Given text:
[START]
Hello John,

Great to read your thoughts on the topic - I am a huge admirer of
your work and we both seem to cope with similar issues with
Org-mode.

* John Kitchin <jkitc...@andrew.cmu.edu> wrote:
>
> One is to use the new dynamic module capability to write an org parser in
> C, or a dedicated agenda function, which would presumably be faster than in
> elisp.  This seems hard, and for me would certainly be a multiyear project
> I am sure! The downside of this is the need to compile the module. I don't
> know how easy it would be to make this work across platforms with the
> relatively easy install org-mode currently has. This could have a side
> benefit though of a c-lib that could be used by others to expand where
> org-mode is used.

I'm not a fan of C at all but having the parser in C with the
possibility to use this parser for external tools as well sounds
awesome to me. After all, I've written a primitive parser for a
sub-set of Org-mode for https://github.com/novoid/lazyblorg using
Python.
[END]
Provided material:
[START]
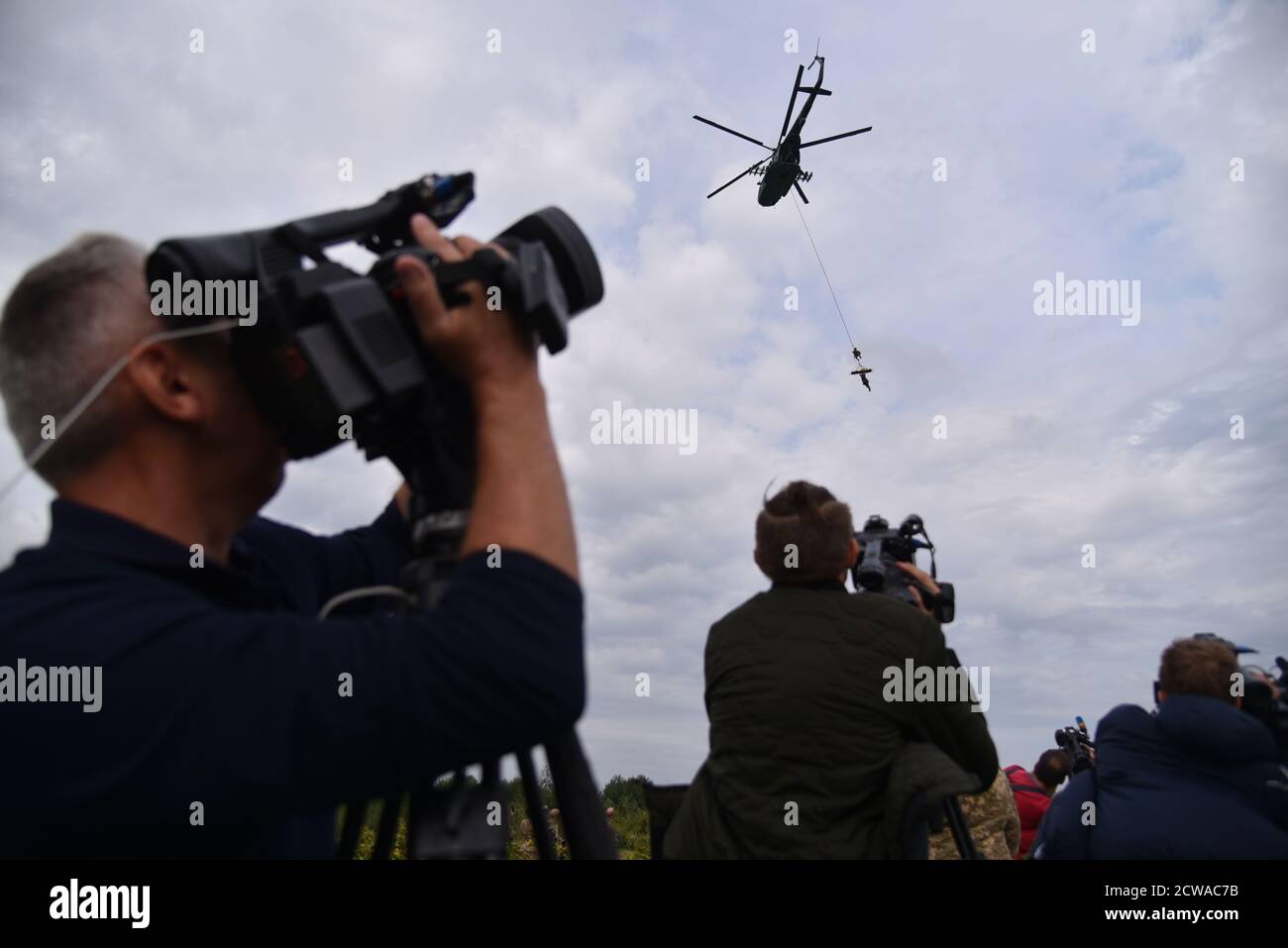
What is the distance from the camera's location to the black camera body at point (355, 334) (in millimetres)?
1244

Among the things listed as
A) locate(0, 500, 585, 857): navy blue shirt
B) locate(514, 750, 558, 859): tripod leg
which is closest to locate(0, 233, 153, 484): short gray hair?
locate(0, 500, 585, 857): navy blue shirt

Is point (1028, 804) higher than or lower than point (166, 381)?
lower

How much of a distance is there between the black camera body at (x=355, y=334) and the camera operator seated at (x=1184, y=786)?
373cm

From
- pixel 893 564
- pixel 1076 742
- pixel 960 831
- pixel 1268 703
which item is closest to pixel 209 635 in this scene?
pixel 960 831

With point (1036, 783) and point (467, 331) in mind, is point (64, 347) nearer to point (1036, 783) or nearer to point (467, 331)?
point (467, 331)

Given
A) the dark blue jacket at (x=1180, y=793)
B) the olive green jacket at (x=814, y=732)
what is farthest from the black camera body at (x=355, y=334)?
the dark blue jacket at (x=1180, y=793)

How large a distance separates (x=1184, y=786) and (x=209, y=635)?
426cm

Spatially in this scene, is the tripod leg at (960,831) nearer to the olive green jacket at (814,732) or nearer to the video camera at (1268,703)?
the olive green jacket at (814,732)

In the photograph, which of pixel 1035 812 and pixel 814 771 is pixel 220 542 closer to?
pixel 814 771

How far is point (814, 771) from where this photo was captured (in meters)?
3.23

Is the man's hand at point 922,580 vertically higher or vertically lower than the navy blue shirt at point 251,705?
higher

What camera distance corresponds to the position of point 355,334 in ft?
4.06
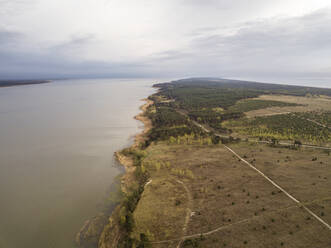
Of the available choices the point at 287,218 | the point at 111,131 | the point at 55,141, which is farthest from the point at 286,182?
the point at 55,141

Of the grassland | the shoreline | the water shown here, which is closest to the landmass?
the grassland

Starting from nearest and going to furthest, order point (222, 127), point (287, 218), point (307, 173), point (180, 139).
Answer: point (287, 218), point (307, 173), point (180, 139), point (222, 127)

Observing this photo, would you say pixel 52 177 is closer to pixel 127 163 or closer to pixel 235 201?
pixel 127 163

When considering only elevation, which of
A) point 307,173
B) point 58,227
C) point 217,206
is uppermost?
point 307,173

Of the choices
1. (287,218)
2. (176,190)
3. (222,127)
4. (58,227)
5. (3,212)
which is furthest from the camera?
(222,127)

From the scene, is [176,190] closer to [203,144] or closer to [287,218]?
[287,218]

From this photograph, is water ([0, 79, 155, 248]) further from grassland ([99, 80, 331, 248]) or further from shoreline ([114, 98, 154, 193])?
grassland ([99, 80, 331, 248])

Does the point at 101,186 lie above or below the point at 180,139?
below

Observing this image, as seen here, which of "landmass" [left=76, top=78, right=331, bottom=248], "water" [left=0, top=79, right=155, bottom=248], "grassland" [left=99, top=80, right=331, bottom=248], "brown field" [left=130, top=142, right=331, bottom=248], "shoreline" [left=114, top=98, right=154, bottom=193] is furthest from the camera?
"shoreline" [left=114, top=98, right=154, bottom=193]

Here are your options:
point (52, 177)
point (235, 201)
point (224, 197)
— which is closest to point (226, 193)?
point (224, 197)
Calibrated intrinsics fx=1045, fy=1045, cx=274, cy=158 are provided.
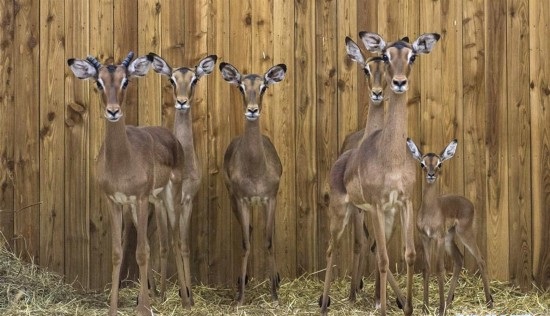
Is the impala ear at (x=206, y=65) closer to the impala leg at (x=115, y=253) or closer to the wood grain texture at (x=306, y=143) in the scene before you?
the wood grain texture at (x=306, y=143)

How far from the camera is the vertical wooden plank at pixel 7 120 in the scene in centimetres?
1066

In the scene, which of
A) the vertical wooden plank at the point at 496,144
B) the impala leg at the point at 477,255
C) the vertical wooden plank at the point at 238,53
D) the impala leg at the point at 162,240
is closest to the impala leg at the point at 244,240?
the vertical wooden plank at the point at 238,53

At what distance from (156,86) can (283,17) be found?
1526 mm

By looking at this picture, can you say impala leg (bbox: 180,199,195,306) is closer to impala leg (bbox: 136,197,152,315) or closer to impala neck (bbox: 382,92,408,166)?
impala leg (bbox: 136,197,152,315)

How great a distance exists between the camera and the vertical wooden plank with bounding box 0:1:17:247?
420 inches

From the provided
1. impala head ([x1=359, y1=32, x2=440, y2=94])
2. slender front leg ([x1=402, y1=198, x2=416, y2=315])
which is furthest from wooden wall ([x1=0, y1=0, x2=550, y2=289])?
slender front leg ([x1=402, y1=198, x2=416, y2=315])

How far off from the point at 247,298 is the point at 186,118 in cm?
192

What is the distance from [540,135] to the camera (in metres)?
10.9

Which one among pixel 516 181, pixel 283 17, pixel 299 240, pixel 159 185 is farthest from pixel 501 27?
pixel 159 185

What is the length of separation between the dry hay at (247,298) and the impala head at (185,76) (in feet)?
6.35

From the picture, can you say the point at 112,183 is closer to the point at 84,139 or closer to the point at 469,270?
the point at 84,139

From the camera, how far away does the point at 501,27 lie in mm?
10961

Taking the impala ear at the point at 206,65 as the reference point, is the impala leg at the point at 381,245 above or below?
below

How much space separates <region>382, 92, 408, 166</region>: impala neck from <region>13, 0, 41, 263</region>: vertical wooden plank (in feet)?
12.7
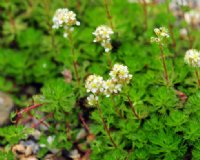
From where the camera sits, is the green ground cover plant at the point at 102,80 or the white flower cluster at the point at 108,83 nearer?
the white flower cluster at the point at 108,83

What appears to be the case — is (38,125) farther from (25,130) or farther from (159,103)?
(159,103)

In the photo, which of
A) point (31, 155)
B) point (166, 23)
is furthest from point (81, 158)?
point (166, 23)

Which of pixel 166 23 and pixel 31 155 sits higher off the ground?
pixel 166 23

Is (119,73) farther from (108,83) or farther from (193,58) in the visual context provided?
(193,58)

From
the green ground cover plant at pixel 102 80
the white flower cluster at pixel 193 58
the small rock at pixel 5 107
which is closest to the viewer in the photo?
the white flower cluster at pixel 193 58

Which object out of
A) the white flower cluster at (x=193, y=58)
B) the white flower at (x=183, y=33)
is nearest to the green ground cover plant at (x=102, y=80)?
the white flower cluster at (x=193, y=58)

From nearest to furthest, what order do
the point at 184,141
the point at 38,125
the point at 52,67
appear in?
the point at 184,141 → the point at 38,125 → the point at 52,67

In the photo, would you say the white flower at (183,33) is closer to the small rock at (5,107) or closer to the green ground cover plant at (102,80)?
the green ground cover plant at (102,80)
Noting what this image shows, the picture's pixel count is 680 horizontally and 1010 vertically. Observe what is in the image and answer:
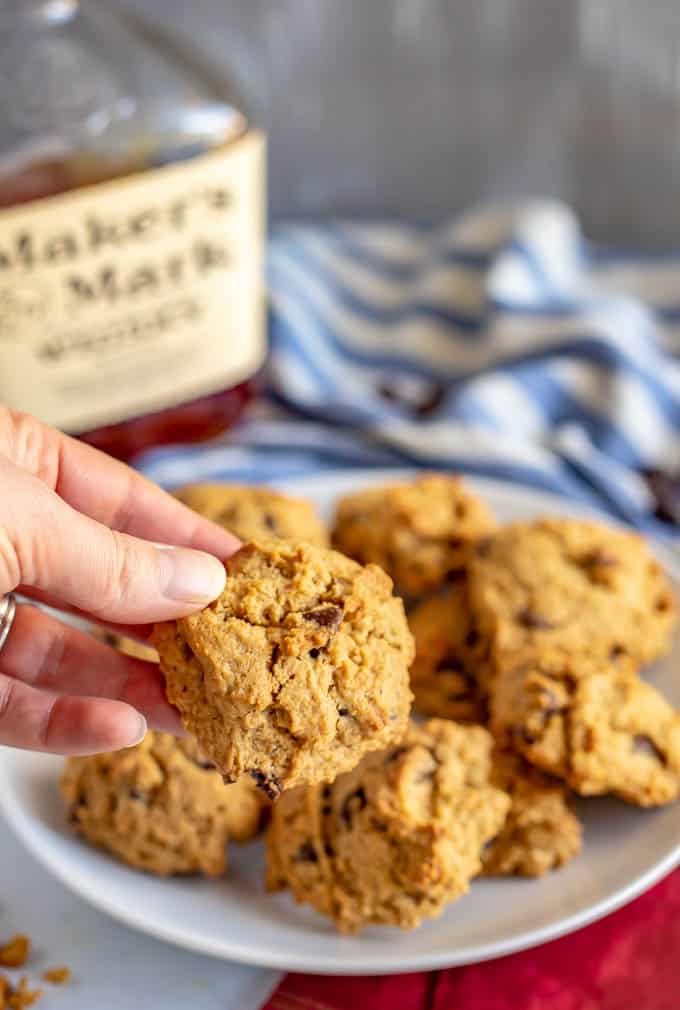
[END]
Written exercise A: Copy, word for word, the part of the Org-mode email that opens with the words containing "Great to read" and closes with "org-mode is used.".
Written exercise B: Continue the email about writing an Org-mode parser, starting right after its last sentence.

Expected answer A:
Great to read your thoughts on the topic - I am a huge admirer of
your work and we both seem to cope with similar issues with
Org-mode.

* John Kitchin <jkitc...@andrew.cmu.edu> wrote:
>
> One is to use the new dynamic module capability to write an org parser in
> C, or a dedicated agenda function, which would presumably be faster than in
> elisp.  This seems hard, and for me would certainly be a multiyear project
> I am sure! The downside of this is the need to compile the module. I don't
> know how easy it would be to make this work across platforms with the
> relatively easy install org-mode currently has. This could have a side
> benefit though of a c-lib that could be used by others to expand where
> org-mode is used.

Expected answer B:
> The other way that might work is to rely more heavily on a cached version
> of the files, perhaps in a different format than elisp, that is faster to
> work with. The approach I have explored in this is to index org files into
> a sqlite database. The idea then would be to generate the agenda from a sql
> query. I use something like this already to "find stuff in orgmode
> anywhere". One of the reasons I wrote this is the org-agenda list of files
> isn't practical for me because my files are so scattered on my file system.
> I had a need to be able to find TODOs in research projects in a pretty wide
> range of locations.
>
> The code I use is at
> https://github.com/jkitchin/scimax/blob/master/org-db.el, and from one
> database I can find headlines, contacts, locations, TODO headlines across
> my file system, all the files that contain a particular link, and my own
> recent org files. 

I didn't try org-db.el yet. So far, I survived using "git grep" and
counsel-grep [0]

> I am moderately motivated to switch from sqlite to MongoDB

Is org-db.el your standard way of accessing informations or do you
use it only for occasional searches where you assume that the usual
methods would be slow?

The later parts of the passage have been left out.